Despite the abundance of evidence for the initiation/termination model, recent evidence using transgenic mice expressing calcium indicators in either the direct or indirect pathway demonstrated that both pathways are active at action initiation, but neither are active during inactivity, a finding which has been replicated using simultaneous two-channel calcium imaging. This has led to somewhat of a paradigm shift in models of striatal functioning, such that newer models posit that the direct pathway facilitates wanted movements, whereas the indirect pathway simultaneously inhibits unwanted movements. Indeed, more sophisticated techniques and analyses, such as state-dependent optogenetics, have revealed that both pathways are heavily involved in action sequence execution, and that specifically, both striatal pathways are involved in element-level action control. However, direct pathway medium spiny neurons mostly signal sequence initiation/termination and indirect pathway medium spiny neurons may signal switching between subsequences of a given action sequence. Other evidence suggests that the direct and indirect pathway oppositely influence the termination of movement—specifically, the relative timing of their activity determines if an action will be terminated.

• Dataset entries

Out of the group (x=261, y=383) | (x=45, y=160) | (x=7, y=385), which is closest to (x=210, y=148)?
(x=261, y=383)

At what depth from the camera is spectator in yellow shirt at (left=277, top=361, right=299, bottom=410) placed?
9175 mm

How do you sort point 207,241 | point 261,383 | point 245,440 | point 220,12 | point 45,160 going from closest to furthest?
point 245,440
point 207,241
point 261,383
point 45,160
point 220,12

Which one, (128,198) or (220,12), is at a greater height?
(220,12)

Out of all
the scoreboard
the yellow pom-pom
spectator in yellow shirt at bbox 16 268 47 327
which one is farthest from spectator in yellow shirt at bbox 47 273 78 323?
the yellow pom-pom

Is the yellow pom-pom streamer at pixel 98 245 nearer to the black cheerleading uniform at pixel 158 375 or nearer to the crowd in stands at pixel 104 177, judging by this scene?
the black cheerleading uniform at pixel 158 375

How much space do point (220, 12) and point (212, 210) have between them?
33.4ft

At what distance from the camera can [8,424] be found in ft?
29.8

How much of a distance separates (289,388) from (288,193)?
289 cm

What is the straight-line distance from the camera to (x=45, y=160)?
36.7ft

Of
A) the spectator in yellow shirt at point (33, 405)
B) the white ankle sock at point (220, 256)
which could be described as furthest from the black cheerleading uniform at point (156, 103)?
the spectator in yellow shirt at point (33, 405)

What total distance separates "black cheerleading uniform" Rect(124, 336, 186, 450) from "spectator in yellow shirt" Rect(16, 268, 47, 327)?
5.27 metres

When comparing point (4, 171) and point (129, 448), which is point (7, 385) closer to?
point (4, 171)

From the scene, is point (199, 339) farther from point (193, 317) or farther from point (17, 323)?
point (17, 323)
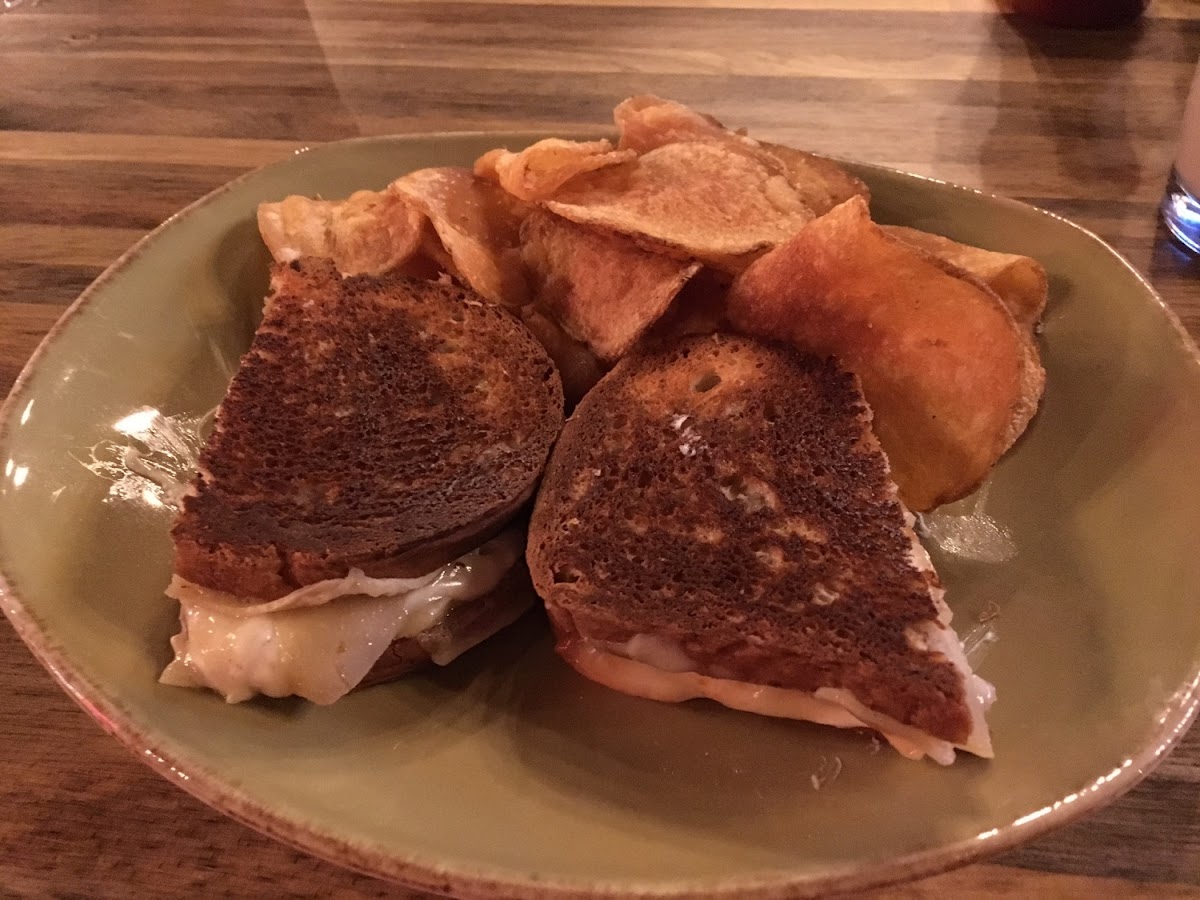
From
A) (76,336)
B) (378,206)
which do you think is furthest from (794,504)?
(76,336)

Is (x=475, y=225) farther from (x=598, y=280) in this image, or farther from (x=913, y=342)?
(x=913, y=342)

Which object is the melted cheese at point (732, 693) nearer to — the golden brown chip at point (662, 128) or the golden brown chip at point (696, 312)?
the golden brown chip at point (696, 312)

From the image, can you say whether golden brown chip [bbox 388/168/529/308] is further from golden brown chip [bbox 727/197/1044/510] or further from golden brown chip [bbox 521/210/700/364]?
golden brown chip [bbox 727/197/1044/510]

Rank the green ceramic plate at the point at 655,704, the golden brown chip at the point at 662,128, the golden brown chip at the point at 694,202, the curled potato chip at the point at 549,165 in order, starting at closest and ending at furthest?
the green ceramic plate at the point at 655,704 → the golden brown chip at the point at 694,202 → the curled potato chip at the point at 549,165 → the golden brown chip at the point at 662,128

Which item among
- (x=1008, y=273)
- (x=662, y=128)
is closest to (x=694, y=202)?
(x=662, y=128)

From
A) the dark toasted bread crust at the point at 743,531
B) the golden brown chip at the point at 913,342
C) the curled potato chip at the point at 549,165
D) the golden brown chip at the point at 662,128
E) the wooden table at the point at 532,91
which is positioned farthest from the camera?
the wooden table at the point at 532,91

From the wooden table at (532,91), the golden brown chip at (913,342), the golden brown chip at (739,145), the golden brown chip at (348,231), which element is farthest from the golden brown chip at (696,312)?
the wooden table at (532,91)

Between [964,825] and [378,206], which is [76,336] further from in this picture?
[964,825]
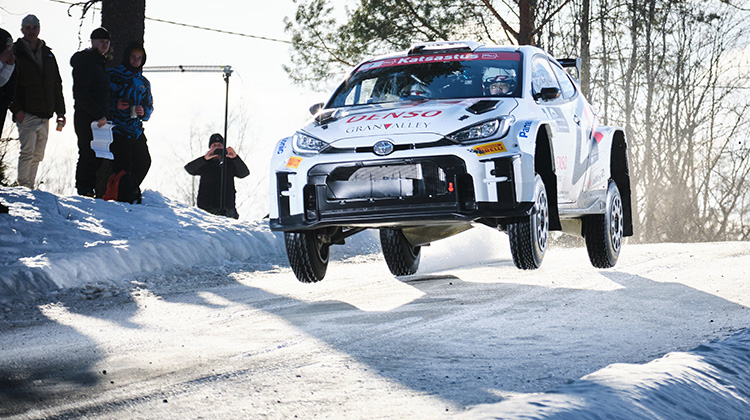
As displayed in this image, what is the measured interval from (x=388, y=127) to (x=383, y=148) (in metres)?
0.18

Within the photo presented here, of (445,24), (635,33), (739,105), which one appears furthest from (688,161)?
(445,24)

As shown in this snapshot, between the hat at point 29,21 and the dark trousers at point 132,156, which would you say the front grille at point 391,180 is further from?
the dark trousers at point 132,156

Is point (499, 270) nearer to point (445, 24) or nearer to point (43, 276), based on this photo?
point (43, 276)

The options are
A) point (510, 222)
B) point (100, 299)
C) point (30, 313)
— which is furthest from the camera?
point (100, 299)

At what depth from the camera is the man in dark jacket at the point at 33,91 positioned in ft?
33.1

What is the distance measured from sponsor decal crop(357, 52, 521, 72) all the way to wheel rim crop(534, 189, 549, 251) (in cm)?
130

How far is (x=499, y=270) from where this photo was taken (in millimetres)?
9188

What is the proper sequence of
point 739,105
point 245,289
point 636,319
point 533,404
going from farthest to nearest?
point 739,105 < point 245,289 < point 636,319 < point 533,404

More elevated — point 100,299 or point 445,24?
point 445,24

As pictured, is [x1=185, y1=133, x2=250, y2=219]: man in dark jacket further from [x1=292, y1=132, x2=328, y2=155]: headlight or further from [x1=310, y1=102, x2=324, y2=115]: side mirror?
[x1=292, y1=132, x2=328, y2=155]: headlight

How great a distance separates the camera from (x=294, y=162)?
6.43 metres

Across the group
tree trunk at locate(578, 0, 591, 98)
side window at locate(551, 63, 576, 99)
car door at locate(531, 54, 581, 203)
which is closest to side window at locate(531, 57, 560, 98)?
car door at locate(531, 54, 581, 203)

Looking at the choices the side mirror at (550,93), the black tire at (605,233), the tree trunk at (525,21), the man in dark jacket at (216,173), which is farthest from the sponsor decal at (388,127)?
the tree trunk at (525,21)

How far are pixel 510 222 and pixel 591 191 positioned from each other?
5.98ft
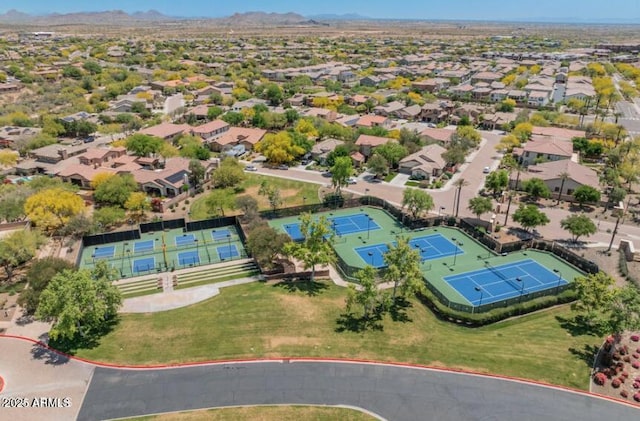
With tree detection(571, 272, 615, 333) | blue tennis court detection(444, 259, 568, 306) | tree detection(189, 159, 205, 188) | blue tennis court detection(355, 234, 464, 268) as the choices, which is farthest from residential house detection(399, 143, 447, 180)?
tree detection(571, 272, 615, 333)

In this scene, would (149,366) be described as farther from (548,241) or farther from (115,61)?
(115,61)

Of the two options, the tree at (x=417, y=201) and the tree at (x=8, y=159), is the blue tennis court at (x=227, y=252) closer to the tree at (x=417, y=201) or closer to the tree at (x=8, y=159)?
the tree at (x=417, y=201)

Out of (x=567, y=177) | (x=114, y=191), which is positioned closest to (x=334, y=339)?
(x=114, y=191)

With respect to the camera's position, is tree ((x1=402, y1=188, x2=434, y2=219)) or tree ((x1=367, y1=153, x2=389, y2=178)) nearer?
tree ((x1=402, y1=188, x2=434, y2=219))

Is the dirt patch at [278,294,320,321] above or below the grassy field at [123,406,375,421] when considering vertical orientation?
below

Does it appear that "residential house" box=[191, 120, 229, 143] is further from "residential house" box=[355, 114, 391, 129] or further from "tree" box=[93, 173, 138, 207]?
"residential house" box=[355, 114, 391, 129]

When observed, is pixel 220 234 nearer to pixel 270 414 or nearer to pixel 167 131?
pixel 270 414
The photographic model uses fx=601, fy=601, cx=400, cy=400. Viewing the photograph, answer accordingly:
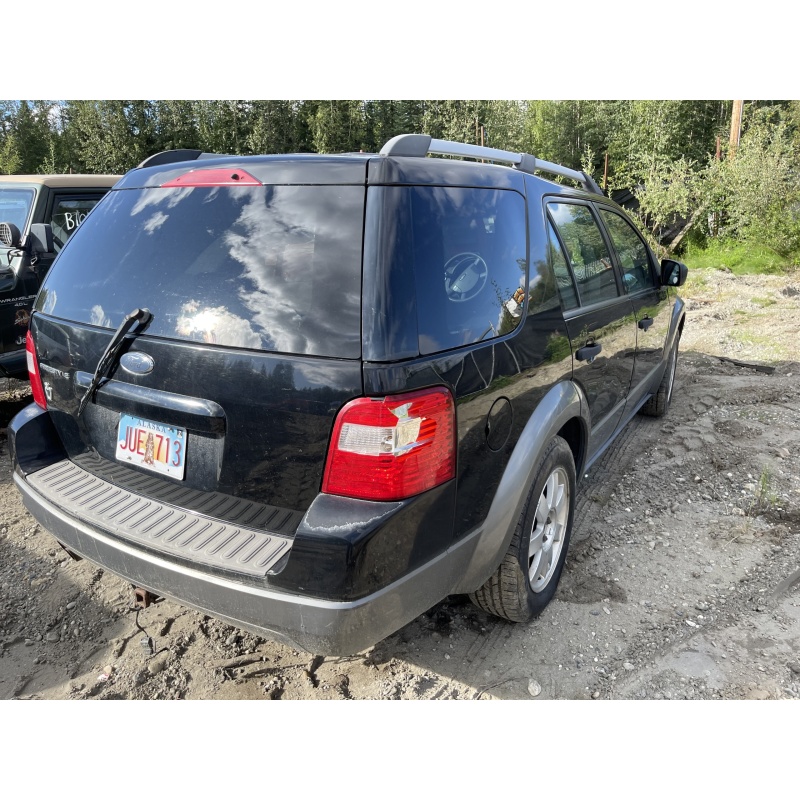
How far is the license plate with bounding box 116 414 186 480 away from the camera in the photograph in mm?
2031

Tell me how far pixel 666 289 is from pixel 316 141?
2703 centimetres

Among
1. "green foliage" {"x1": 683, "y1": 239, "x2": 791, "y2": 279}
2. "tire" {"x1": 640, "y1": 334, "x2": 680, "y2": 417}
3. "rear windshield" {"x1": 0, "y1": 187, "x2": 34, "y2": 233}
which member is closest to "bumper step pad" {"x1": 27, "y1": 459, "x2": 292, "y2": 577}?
"rear windshield" {"x1": 0, "y1": 187, "x2": 34, "y2": 233}

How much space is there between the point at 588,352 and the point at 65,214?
15.9ft

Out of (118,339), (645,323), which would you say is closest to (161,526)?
(118,339)

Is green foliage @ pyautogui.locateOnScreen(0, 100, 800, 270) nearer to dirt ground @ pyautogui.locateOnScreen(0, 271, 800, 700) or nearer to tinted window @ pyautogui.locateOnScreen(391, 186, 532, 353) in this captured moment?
dirt ground @ pyautogui.locateOnScreen(0, 271, 800, 700)

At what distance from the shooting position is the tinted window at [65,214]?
528 centimetres

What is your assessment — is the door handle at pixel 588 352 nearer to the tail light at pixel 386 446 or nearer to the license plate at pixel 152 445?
the tail light at pixel 386 446

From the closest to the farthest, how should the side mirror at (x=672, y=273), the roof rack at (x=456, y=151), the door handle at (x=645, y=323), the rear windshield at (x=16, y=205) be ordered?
the roof rack at (x=456, y=151) → the door handle at (x=645, y=323) → the side mirror at (x=672, y=273) → the rear windshield at (x=16, y=205)

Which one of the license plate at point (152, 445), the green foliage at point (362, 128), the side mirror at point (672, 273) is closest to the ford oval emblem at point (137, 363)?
the license plate at point (152, 445)

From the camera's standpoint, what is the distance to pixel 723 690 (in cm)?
236

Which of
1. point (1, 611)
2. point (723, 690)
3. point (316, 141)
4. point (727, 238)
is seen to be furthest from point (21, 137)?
point (723, 690)

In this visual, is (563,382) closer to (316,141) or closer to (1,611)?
(1,611)

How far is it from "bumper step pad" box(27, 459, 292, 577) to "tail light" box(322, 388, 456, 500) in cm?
31

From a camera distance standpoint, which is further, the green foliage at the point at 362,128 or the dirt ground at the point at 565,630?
the green foliage at the point at 362,128
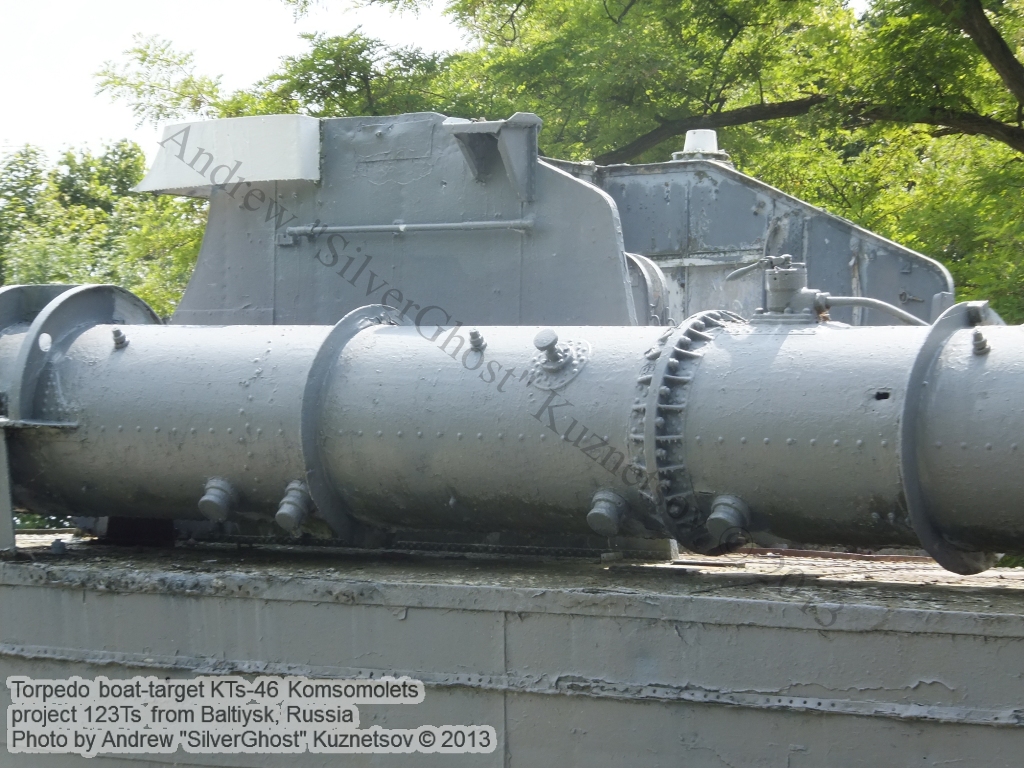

• The problem
Continue the passage on the striatum's direct and indirect pathways, starting after its final sentence.

• Answer to this task
Recent experiments have established that the direct and indirect pathways of the dorsal striatum are not solely involved in movement. Initial experiments in an intracranial self-stimulation paradigm suggested opposing roles in reinforcement for the two pathways; specifically, stimulation of direct pathway medium spiny neurons was found to be reinforcing, whereas stimulation of indirect pathway medium spiny neurons was aversive. However, a subsequent study (using more physiologically relevant stimulation parameters) found that direct and indirect pathway stimulation was reinforcing, but that pathway-specific stimulation resulted in the development of different action strategies. Regardless, these studies suggest a critical role for reinforcement in the dorsal striatum, as opposed to the striatum only serving a role in movement control.

==Ventral striatal MSNs==

===Direct pathway===
The direct pathway of the ventral striatum within the basal ganglia mediates reward-based learning and appetitive incentive salience, which is assigned to rewarding stimuli.

===Indirect pathway===

The indirect pathway of the ventral striatum within the basal ganglia mediates aversion-based learning and aversive motivational salience, which is assigned to aversive stimuli.